Dwuletnia ocena rozwoju noworodków urodzonych przedwcześnie i hospitalizowanych w ośrodku III stopnia referencji z rozpoznanym krwawieniem około- i dokomorowym II–IV stopnia

2014 
Abstract Introduction Periventricular and intraventricular hemorrhage (IVH) in preterm infants may influence their future development. Although the latest foreign publications indicate changing prognosis at different grades of hemorrhage, Polish literature on this topic is scarce. Aim To present relationship between severity of II–IV grade IVH in preterm infants hospitalized in the 3rd level unit and diagnosed with USG, and neurological outcomes at 2 years corrected age. Material and methods Ninety eight infants who had been admitted to the NICU at the Institute of Mother and Child in Warsaw and diagnosed with II–IV grade IVH were observed. Motor, language, cognitive, visual and hearing developments were assessed at 2 years corrected age. Results Intensity of neurological impairments increased with grade of hemorrhage and presence of accompanying cystic periventricular leukomalacia (PVL). In children with III grade IVH without PVL, cerebral palsy did not occur.

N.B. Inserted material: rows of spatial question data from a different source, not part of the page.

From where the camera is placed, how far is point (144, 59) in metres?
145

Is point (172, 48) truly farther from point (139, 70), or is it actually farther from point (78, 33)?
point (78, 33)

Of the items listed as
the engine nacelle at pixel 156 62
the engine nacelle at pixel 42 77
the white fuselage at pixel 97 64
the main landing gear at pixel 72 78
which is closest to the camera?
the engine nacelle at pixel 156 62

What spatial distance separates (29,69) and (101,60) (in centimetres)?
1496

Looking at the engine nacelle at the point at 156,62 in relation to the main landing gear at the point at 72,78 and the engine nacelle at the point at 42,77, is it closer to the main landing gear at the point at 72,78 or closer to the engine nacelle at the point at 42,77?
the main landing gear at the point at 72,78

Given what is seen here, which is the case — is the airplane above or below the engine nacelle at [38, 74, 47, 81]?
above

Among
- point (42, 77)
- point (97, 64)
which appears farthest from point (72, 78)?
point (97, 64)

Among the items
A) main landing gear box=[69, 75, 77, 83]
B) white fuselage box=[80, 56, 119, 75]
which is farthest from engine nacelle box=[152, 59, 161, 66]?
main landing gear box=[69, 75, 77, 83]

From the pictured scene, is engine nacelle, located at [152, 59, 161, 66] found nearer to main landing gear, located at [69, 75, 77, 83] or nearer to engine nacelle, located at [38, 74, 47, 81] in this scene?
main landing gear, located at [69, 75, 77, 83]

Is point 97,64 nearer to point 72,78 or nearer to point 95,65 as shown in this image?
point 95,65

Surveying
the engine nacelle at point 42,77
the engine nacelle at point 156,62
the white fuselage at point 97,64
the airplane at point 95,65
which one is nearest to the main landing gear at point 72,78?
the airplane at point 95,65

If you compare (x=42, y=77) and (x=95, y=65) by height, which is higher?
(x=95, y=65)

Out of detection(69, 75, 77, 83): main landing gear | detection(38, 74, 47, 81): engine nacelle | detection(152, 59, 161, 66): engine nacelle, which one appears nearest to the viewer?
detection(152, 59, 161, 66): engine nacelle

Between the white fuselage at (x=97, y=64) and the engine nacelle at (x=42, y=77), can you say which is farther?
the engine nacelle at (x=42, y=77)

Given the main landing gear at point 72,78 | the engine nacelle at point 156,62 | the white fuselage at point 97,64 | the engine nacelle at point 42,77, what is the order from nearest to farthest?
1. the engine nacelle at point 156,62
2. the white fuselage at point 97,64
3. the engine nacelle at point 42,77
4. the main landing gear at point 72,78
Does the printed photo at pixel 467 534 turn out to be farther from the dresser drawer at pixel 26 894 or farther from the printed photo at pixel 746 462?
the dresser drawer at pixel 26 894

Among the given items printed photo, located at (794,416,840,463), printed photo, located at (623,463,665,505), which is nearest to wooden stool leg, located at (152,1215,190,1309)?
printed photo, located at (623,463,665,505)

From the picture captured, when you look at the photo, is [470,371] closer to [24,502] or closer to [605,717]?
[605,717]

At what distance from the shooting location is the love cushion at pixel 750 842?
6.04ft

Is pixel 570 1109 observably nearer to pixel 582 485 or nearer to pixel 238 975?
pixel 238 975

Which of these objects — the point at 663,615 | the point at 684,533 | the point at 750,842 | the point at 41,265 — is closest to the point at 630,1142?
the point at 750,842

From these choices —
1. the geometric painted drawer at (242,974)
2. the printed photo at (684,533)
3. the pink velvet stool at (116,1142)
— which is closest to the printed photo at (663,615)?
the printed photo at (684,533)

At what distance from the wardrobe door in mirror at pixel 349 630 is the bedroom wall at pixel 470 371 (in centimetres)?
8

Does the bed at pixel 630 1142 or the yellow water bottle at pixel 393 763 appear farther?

Cerebral palsy, including tetraplegia, was diagnosed mostly in children with IV grade IVH. Conclusions Short-term evaluation of preterm infants indicates the possibility of occurrence of cerebral palsy in children with II grade IVH. Neurodevelopment of children with III grade IVH is only slightly worse, as long as it is not accompanied by PVL. Prognosis for infants with IV grade IVH is poor in most of the cases and these children should be handled differently from infants with III grade IVH. Brain MRI in selected cases may improve prediction of neurological impairments in this population.